Цвет имприматуры служил в качестве полутона
Таким образом, художник подошел к исполнению белильного или итальянского подмалевка поверх полупрозрачной имприматуры, сквозь которую просвечивает первый, фламандский подмалевок.
С помощью тончайших слоев масляных белил можно передать такие светотеневые нюансы, что картина становится фактически законченной, но одноцветной. Однако имприматура, как правило, наносилась теплого цвета, такого же, как бумага, на которой был выполнен первоначальный рисунок. Чистые белила, положенные поверх такой тонировки, приобретают холодный оттенок, что производит неприятное впечатление.
Если в дальнейшем работа требует «раскрашивания» изображения, то первые же цветные красочные слои поверх гризайли (одноцветной живописи) воспринимаются как оптически инородные. Поэтому венецианские художники XVI века на заключительном этапе подмалевка использовали четыре так называемые «мертвые краски», то есть подмешивали к белилам желтую, красную или черную краску, получая шесть спектральных цветов (то есть зеленый цвет, например, получается из черной, желтой и белил, фиолетовый из красной, черной и белил, а синий — просто из белил и черной).. Законченный таким образом итальянский подмалевок уже носил характер цветного, в сильно просветленных тонах. При этом краска, используемая в данном случае, как правило, заготавливалась впрок, а не смешивалась на палитре. «Эти оттенки старые мастера многих стран называли „мертвыми красками“, обозначая этими словами красочный слой подмалевка», — пишут Л. Е. Фейнберг и Ю. И. Гренберг в книге «Секреты старых мастеров». «Таким образом, старый мастер, начиная обычно картину с теплой прописи, неизбежно проходил через осветленно-холодноватые тона последних напластований основного слоя, сквозь „мертвые краски“, чтобы опять вернуться к теплому тону в завершающей лессировке».

Джоржио Вазари. Триумфальный въезд папы Льва X во Флоренцию. Фрагмент. 1515 год.
Начав с переноса на холст контуров своего рисунка, художник подобрался вплотную к решению колористических задач. Общий теплый или серебристый тон задан имприматурой. Для того, чтобы расцветить произведение, достаточно нескольких ярких лессировок.
Но мастера еще в XVI веке заметили, что яркий колорит «фламандских примитивистов» носит резкий, негармоничный характер. Они отказываются лессировать «цвет в цвет», синим по голубому, красным по розовому и т. д. Подготовив таблицу цветосочетаний, любой художник обнаружит, что гармоничное созвучие цветов дает сдвиг на один шаг в сторону теплой части спектра, то есть, синим желательно лессировать по зеленому, зеленым — по желтому, желтым — по оранжевому, и т. д.
И только после нанесения лессировок в локальных тонах молодой наш художник может позволить себе живопись a la prima, например, в инкарнате (живопись обнаженного тела). Это можно сделать и по сырому, и по сухому, как ему больше понравится. Откорректировав все детали в заключительных покрытиях, наш молодой человек по сути дела повторил в своей работе всю историю развития техники масляной живописи от ее возникновения в XV веке, и до упадка в XVIII веке.

ЧТО СДЕЛАТЬ →
**1.** Назовите все пары цветов, которые отрывок о масляной живописи советует для гармоничной лессировки, то есть каким цветом по какому лессировать.
**2.** Выпишите из отрывка о масляной живописи без изменений фрагмент, который начинается словами «Начав с переноса» и заканчивается словами «оранжевому, и т. д.».

ИСХОДНЫЕ ДАННЫЕ →

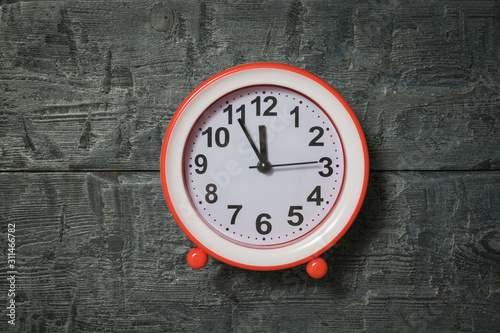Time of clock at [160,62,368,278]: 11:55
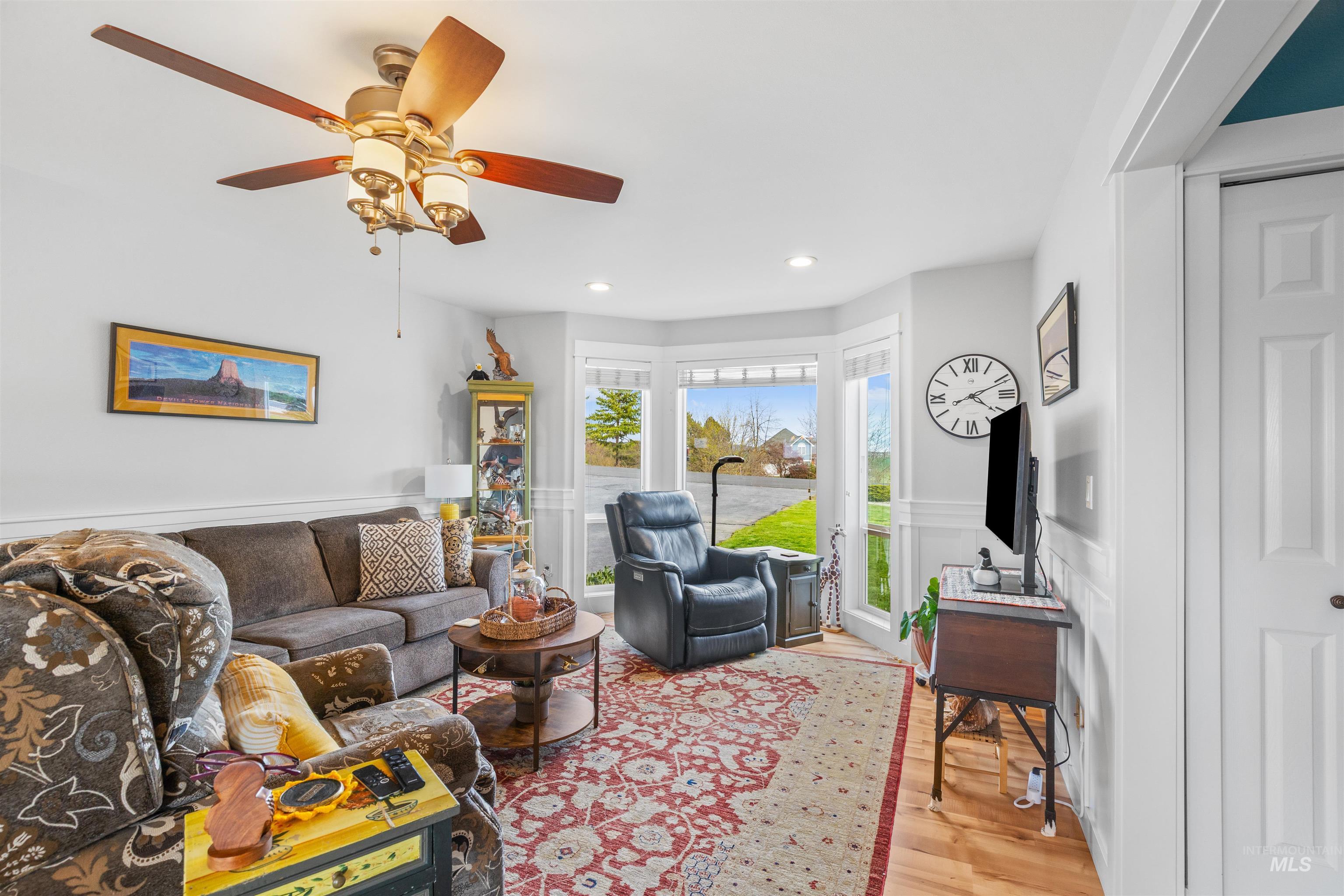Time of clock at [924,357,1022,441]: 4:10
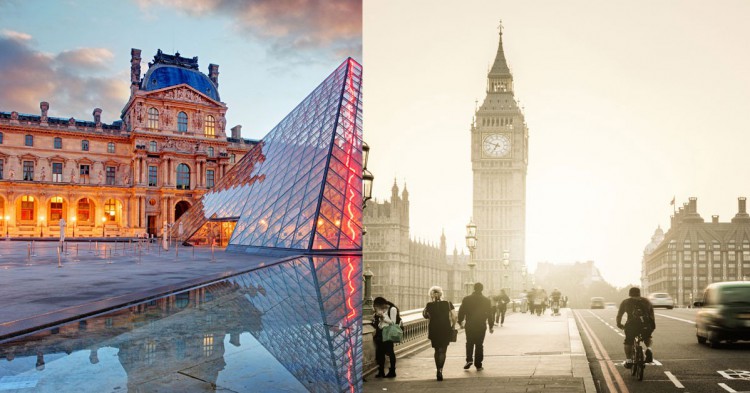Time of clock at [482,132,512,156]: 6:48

ОТВЕТЫ ПО ПОРЯДКУ →
**1.** Синим по зеленому; зеленым по желтому; желтым по оранжевому.

**2.**
Начав с переноса на холст контуров своего рисунка, художник подобрался вплотную к решению колористических задач. Общий теплый или серебристый тон задан имприматурой. Для того, чтобы расцветить произведение, достаточно нескольких ярких лессировок.
Но мастера еще в XVI веке заметили, что яркий колорит «фламандских примитивистов» носит резкий, негармоничный характер. Они отказываются лессировать «цвет в цвет», синим по голубому, красным по розовому и т. д. Подготовив таблицу цветосочетаний, любой художник обнаружит, что гармоничное созвучие цветов дает сдвиг на один шаг в сторону теплой части спектра, то есть, синим желательно лессировать по зеленому, зеленым — по желтому, желтым — по оранжевому, и т. д.